I’ve long been fascinated by memory. From mnemonics (devices for aiding one’s memory) to art (Do Androids Dream of Electric Sheep and Blade Runner both posited the question of whether implanted memories made a person inhuman) to science and health (does the onset of Alzheimer’s, for example, take away our humanity/humanness?) to  why long-term memories can sometimes be stronger than short-term memories.

Ancient Greeks and Romans were drawn to mnemonics for the obvious reason of retaining more information, but also because they believed it made them better orators. I read once that the origin of mnemonics came from a house fire in ancient Athens. Everybody who was present perished in the blaze except for one man. Amazingly, he was able to identify the charred corpses of the dead based on nothing more than their location within the house. Thus, it’s no surprise that early instructors of mnemonics used the analogy of the rooms/walls/doors/widows in a house to compartmentalize the acquisition of knowledge.

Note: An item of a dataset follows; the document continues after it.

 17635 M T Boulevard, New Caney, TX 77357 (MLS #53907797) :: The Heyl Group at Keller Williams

But back to Mr. Kim’s article and his advice for giving your mind a good ol’ lube job:

Try these tips for improving your recall when you want to remember important information:

  • Distract yourself. You might feel like you’re being super productive and focused by sticking to your work, but you’re less likely to recall it later.You’re not a bad person for taking a two-minute YouTube break, and for crying out loud, stop buying into the myth that multitasking = greater productivity.

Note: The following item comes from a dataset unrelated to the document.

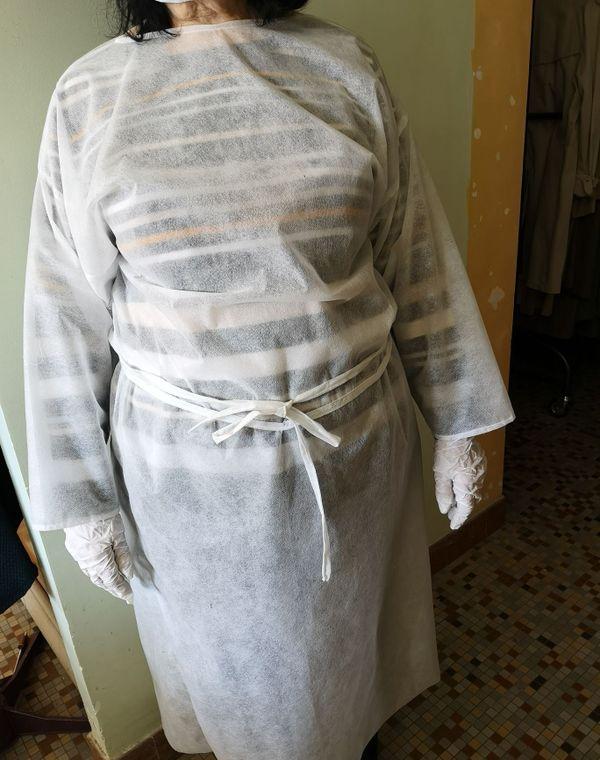 Les sur-blouses élaborées par les couturières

  • Celebrate quick wins. Dopamine is released when you finish something, so have a list of small tasks you can tackle to get some quick wins in throughout the day.

  • Take regular body breaks. Get a jump rope. Run up a flight of office stairs. Even if all you have time to do in get up and do 10 jumping jacks beside the desk, you’re giving yourself a little boost of endorphins and dopamine.(Bonus: it’ll make you more creative, too.)

  • Take the opportunity to try something new. It doesn’t have to mean learning a whole new skill. Maybe it’s a sensory surprise — run your hands over different materials, or go outside when it’s cold and come back in. Maybe (outside of a scent-free workplace) it means a warmer with different scented oils. The point is to create change in your workspace so it’s not always the same old, same old.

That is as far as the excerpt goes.